START Records for processing
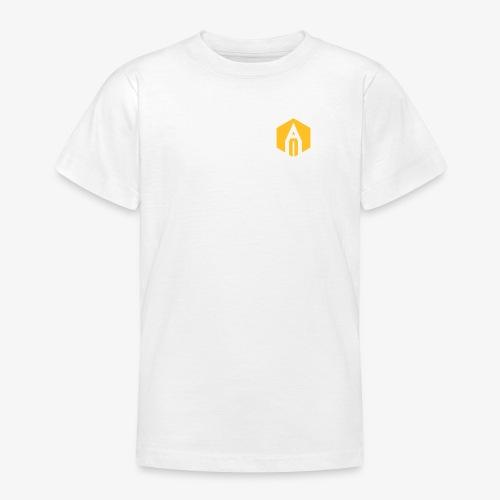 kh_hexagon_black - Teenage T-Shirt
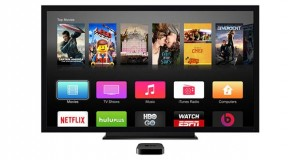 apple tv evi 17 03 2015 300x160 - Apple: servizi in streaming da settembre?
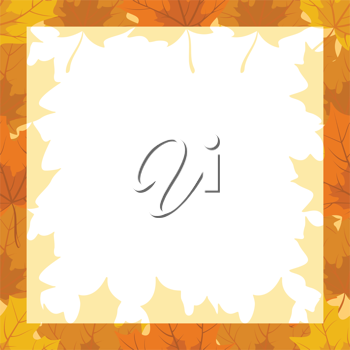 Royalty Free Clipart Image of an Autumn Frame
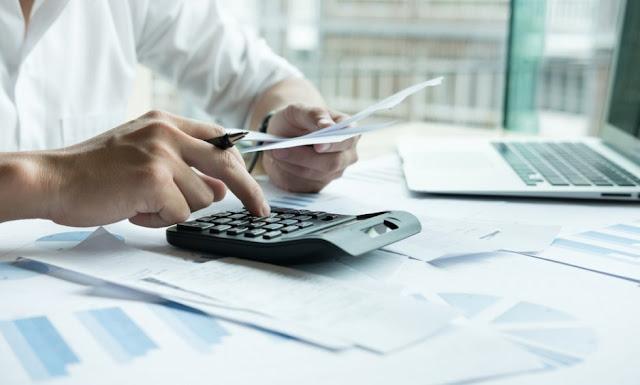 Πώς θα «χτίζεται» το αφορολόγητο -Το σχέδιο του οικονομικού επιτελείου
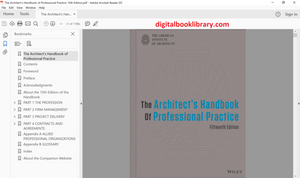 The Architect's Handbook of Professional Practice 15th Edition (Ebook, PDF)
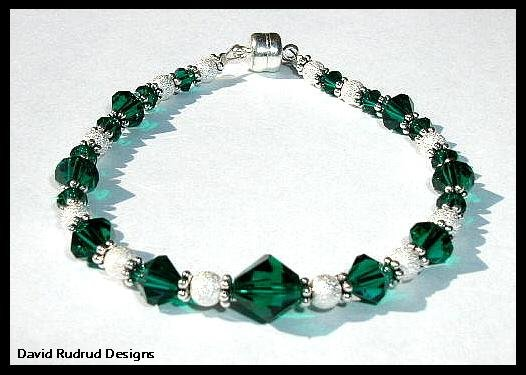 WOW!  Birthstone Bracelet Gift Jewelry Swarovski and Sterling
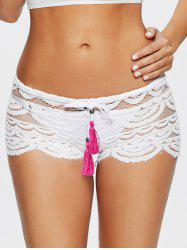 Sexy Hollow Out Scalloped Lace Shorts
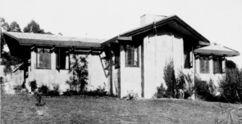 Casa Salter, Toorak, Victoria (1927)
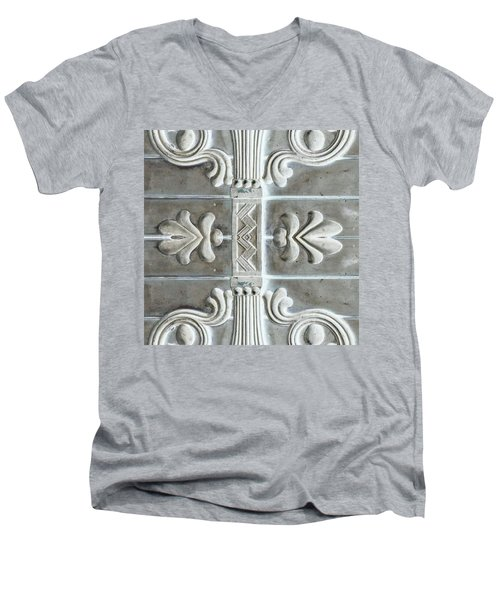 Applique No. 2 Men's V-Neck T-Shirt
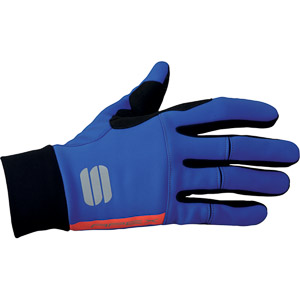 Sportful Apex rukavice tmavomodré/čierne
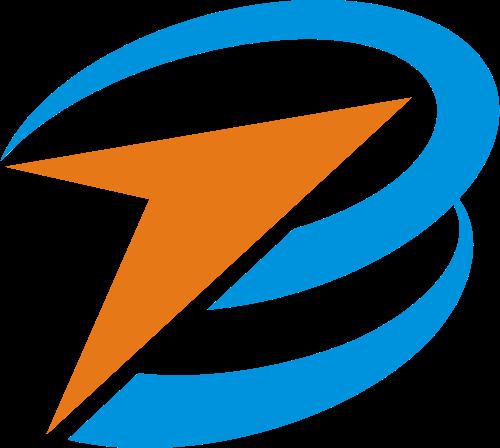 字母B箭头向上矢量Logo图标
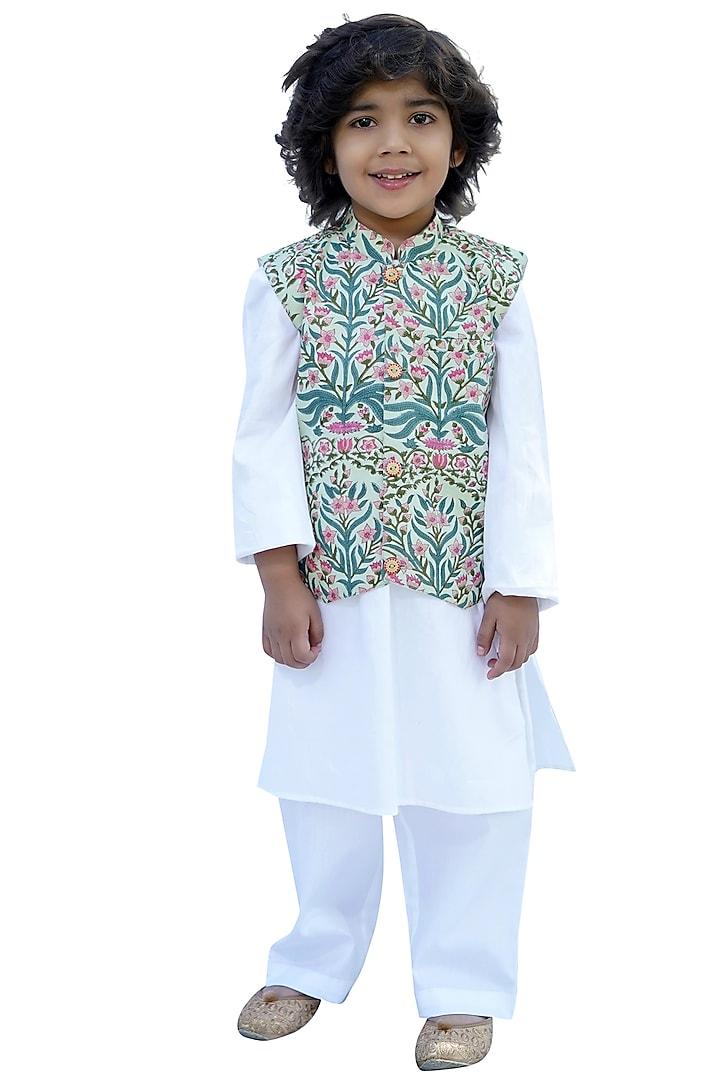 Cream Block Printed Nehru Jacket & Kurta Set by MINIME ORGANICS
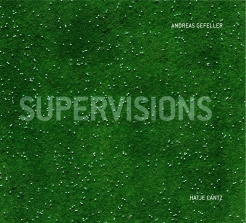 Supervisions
END Records for processing
START Records for processing
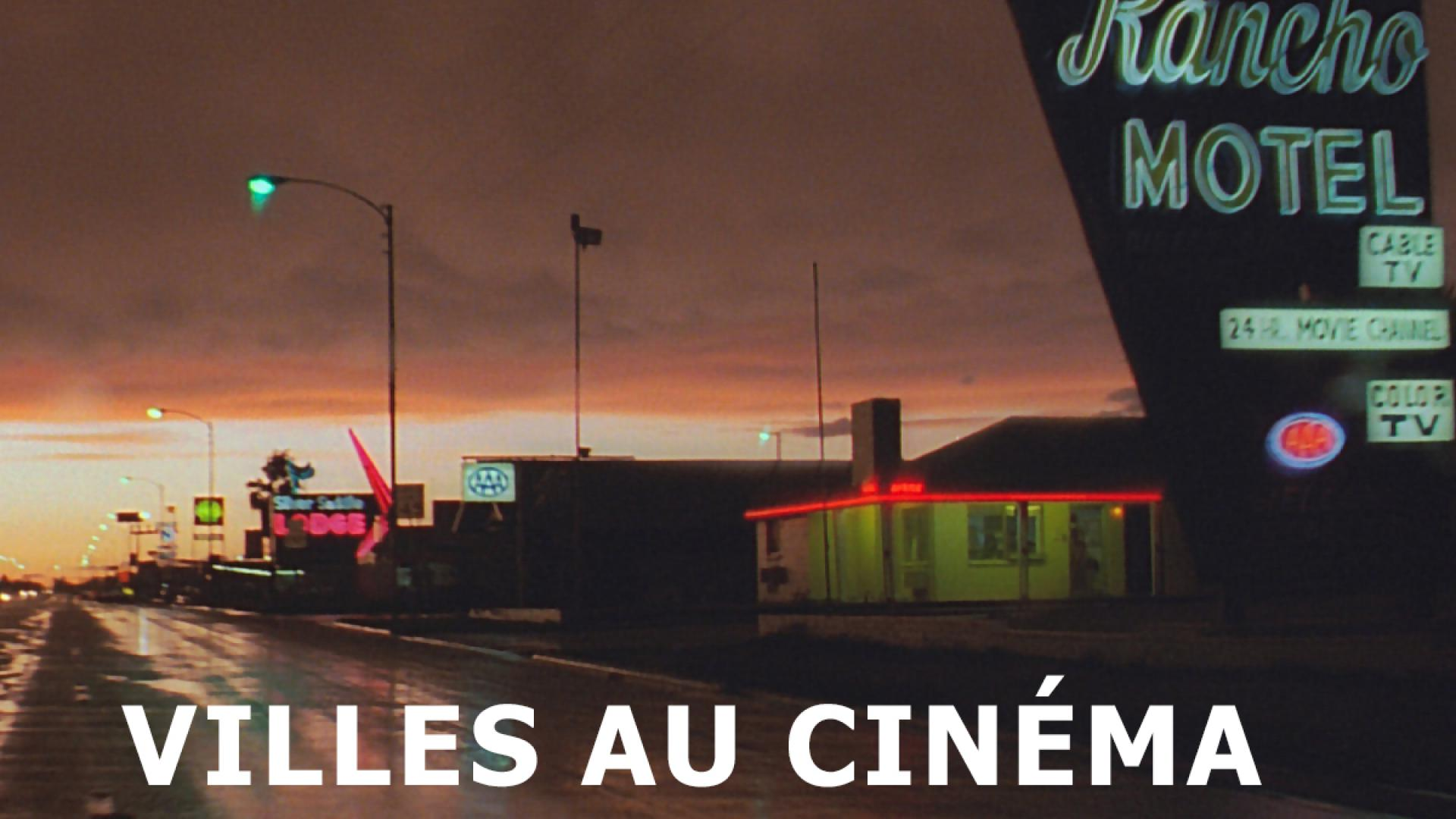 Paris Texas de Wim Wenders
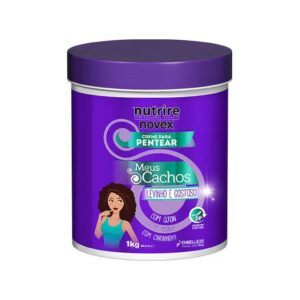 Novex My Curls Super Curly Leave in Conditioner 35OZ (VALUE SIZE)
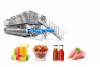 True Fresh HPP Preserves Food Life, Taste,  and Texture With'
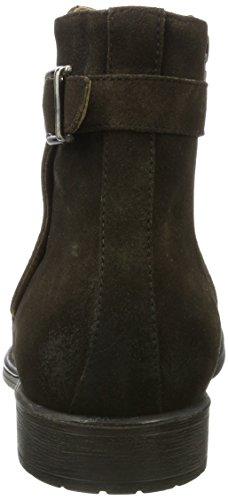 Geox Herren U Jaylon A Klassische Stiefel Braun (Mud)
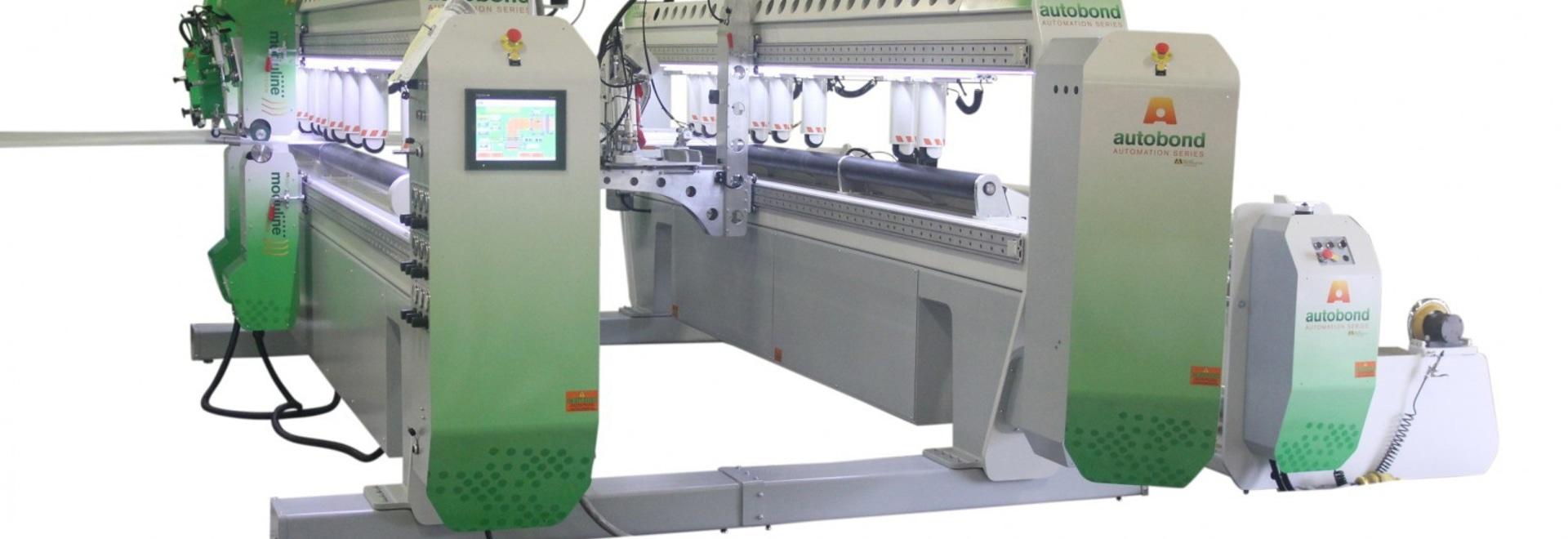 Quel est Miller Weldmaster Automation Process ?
END Records for processing
■ Task requirements ■
Pictures aside, return exactly the lines from the data above, starting at the line that has "Casa Salter, Toorak, Victoria (1927)" and ending at the line that has "Supervisions", both included.

■ Response area ■
 Casa Salter, Toorak, Victoria (1927)
 Applique No. 2 Men's V-Neck T-Shirt
 Sportful Apex rukavice tmavomodré/čierne
 字母B箭头向上矢量Logo图标
 Cream Block Printed Nehru Jacket & Kurta Set by MINIME ORGANICS
 Supervisions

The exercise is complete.